▸ Task directions: Render every line of the records below as a JSON list of strings, one string per line, with blank lines omitted and the pictures left out.

▸ Exercise input:
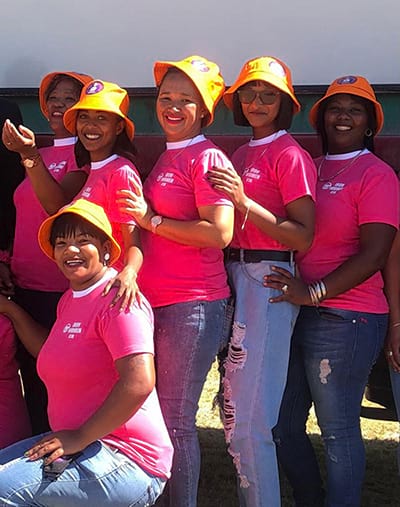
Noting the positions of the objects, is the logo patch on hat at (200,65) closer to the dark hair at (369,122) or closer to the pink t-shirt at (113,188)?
the pink t-shirt at (113,188)

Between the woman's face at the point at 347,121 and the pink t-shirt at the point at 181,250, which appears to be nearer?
the pink t-shirt at the point at 181,250

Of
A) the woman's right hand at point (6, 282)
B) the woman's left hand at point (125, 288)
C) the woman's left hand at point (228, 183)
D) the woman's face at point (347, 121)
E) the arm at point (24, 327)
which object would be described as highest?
the woman's face at point (347, 121)

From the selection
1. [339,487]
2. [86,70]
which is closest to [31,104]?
[86,70]

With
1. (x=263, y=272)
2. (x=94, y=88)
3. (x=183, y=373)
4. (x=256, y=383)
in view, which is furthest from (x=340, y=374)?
(x=94, y=88)

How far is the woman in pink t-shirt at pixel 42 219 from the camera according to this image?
313 cm

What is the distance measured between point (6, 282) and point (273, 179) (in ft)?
3.57

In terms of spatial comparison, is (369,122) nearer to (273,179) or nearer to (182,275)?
(273,179)

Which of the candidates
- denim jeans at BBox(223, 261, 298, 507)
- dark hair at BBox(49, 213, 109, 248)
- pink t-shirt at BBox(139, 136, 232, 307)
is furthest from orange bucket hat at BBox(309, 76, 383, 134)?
dark hair at BBox(49, 213, 109, 248)

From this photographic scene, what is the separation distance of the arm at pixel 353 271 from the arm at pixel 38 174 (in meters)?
0.80

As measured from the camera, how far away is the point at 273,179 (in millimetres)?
2848

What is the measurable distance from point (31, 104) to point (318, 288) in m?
1.85

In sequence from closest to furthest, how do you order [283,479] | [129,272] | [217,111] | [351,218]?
[129,272], [351,218], [217,111], [283,479]

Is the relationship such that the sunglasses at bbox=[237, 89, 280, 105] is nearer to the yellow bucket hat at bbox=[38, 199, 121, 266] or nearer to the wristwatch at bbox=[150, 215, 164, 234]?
the wristwatch at bbox=[150, 215, 164, 234]

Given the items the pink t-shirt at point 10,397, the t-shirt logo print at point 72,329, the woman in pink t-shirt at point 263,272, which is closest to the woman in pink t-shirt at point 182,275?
the woman in pink t-shirt at point 263,272
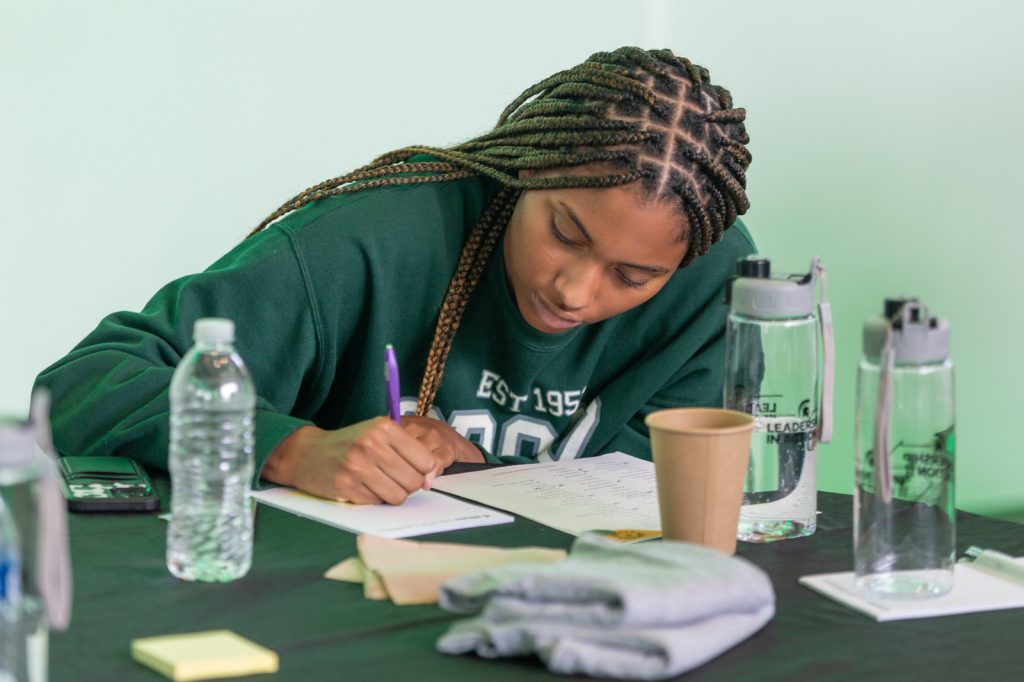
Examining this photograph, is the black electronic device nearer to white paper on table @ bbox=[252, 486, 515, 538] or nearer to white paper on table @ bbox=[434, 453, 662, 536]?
white paper on table @ bbox=[252, 486, 515, 538]

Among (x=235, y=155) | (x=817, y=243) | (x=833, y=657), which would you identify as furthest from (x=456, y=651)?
(x=817, y=243)

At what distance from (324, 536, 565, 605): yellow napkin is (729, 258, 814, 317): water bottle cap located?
0.29 m

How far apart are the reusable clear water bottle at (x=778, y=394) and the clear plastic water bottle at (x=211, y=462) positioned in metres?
0.45

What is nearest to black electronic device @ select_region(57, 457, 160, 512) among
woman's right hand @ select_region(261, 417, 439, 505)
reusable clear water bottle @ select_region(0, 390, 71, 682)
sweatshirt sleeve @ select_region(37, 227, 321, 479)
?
sweatshirt sleeve @ select_region(37, 227, 321, 479)

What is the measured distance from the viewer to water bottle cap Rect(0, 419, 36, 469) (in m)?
0.73

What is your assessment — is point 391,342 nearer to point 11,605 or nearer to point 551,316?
point 551,316

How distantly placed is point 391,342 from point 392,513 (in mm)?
524

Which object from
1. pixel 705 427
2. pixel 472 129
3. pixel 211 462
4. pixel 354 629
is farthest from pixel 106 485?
pixel 472 129

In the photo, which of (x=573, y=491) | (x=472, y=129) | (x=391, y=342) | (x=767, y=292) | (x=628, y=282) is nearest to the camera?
(x=767, y=292)

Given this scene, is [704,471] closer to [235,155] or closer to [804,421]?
[804,421]

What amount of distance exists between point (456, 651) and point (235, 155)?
6.69ft

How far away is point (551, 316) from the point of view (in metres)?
1.66

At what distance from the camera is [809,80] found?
10.1ft

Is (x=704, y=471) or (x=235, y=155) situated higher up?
(x=235, y=155)
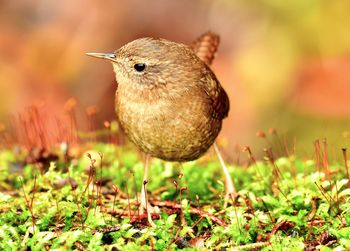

▸ Response:
[
  "Noting the positions of the objects, is the logo patch on hat at (200,65) closer to the dark hair at (369,122) or closer to the pink t-shirt at (113,188)?",
  "the pink t-shirt at (113,188)",
  "Between the woman's face at the point at 347,121 and the pink t-shirt at the point at 181,250, which appears to be nearer?",
  "the pink t-shirt at the point at 181,250",
  "Of",
  "A) the woman's right hand at point (6, 282)",
  "B) the woman's left hand at point (125, 288)",
  "C) the woman's left hand at point (228, 183)",
  "D) the woman's face at point (347, 121)",
  "E) the arm at point (24, 327)",
  "which object would be described as highest?",
  "the woman's face at point (347, 121)",
  "From the selection",
  "1. [339,487]",
  "2. [86,70]",
  "which is closest to [31,104]?",
  "[86,70]",
  "With",
  "1. (x=263, y=272)",
  "2. (x=94, y=88)",
  "3. (x=183, y=373)",
  "4. (x=256, y=383)",
  "in view, which is furthest from (x=340, y=374)?",
  "(x=94, y=88)",
  "How far is the woman in pink t-shirt at pixel 42 219 from the camera according to this image?",
  "313 cm",
  "What is the distance measured between point (6, 282) and point (273, 179) (in ft)?",
  "3.57",
  "In terms of spatial comparison, is (369,122) nearer to (273,179) or nearer to (182,275)?",
  "(273,179)",
  "Which of the candidates",
  "- denim jeans at BBox(223, 261, 298, 507)",
  "- dark hair at BBox(49, 213, 109, 248)",
  "- pink t-shirt at BBox(139, 136, 232, 307)",
  "is furthest from orange bucket hat at BBox(309, 76, 383, 134)?",
  "dark hair at BBox(49, 213, 109, 248)",
  "From this photographic scene, what is the separation distance of the arm at pixel 353 271 from the arm at pixel 38 174 (in meters)?",
  "0.80",
  "As measured from the camera, how far away is the point at 273,179 (in millimetres)?",
  "2848",
  "What is the measurable distance from point (31, 104) to point (318, 288) in m?",
  "1.85",
  "In sequence from closest to furthest, how do you order [283,479] | [129,272] | [217,111] | [351,218]?",
  "[129,272], [351,218], [217,111], [283,479]",
  "Is the relationship such that the sunglasses at bbox=[237, 89, 280, 105] is nearer to the yellow bucket hat at bbox=[38, 199, 121, 266] or nearer to the wristwatch at bbox=[150, 215, 164, 234]?",
  "the wristwatch at bbox=[150, 215, 164, 234]",
  "Given the items the pink t-shirt at point 10,397, the t-shirt logo print at point 72,329, the woman in pink t-shirt at point 263,272, which is closest to the woman in pink t-shirt at point 182,275?",
  "the woman in pink t-shirt at point 263,272",
  "Examining this photograph, is the black electronic device nearer to white paper on table @ bbox=[252, 486, 515, 538] or nearer to white paper on table @ bbox=[434, 453, 662, 536]?",
  "white paper on table @ bbox=[252, 486, 515, 538]",
  "Among (x=235, y=155) | (x=817, y=243) | (x=833, y=657), which would you identify as furthest from (x=456, y=651)?",
  "(x=817, y=243)",
  "At what distance from (324, 536, 565, 605): yellow napkin is (729, 258, 814, 317): water bottle cap located?",
  "0.29 m",
  "How far apart are the reusable clear water bottle at (x=778, y=394) and the clear plastic water bottle at (x=211, y=462) positioned in metres?",
  "0.45",
  "What is nearest to black electronic device @ select_region(57, 457, 160, 512) among",
  "woman's right hand @ select_region(261, 417, 439, 505)",
  "reusable clear water bottle @ select_region(0, 390, 71, 682)",
  "sweatshirt sleeve @ select_region(37, 227, 321, 479)",
  "?",
  "sweatshirt sleeve @ select_region(37, 227, 321, 479)",
  "What is the measured distance from the viewer to water bottle cap Rect(0, 419, 36, 469) (in m)?",
  "0.73",
  "What is your assessment — is point 391,342 nearer to point 11,605 or nearer to point 551,316?",
  "point 551,316",
  "How distantly placed is point 391,342 from point 392,513 (in mm)?",
  "524",
  "Which object from",
  "1. pixel 705 427",
  "2. pixel 472 129",
  "3. pixel 211 462",
  "4. pixel 354 629",
  "is farthest from pixel 106 485?",
  "pixel 472 129",
  "In the photo, which of (x=573, y=491) | (x=472, y=129) | (x=391, y=342) | (x=767, y=292) | (x=628, y=282) is nearest to the camera?",
  "(x=767, y=292)",
  "Given this scene, is [704,471] closer to [235,155] or closer to [804,421]?",
  "[804,421]",
  "What amount of distance exists between point (456, 651) and point (235, 155)?",
  "6.69ft",
  "How far away is point (551, 316) from the point of view (in metres)?",
  "1.66",
  "At what distance from the camera is [809,80] found?",
  "10.1ft",
  "Is (x=704, y=471) or (x=235, y=155) situated higher up?",
  "(x=235, y=155)"
]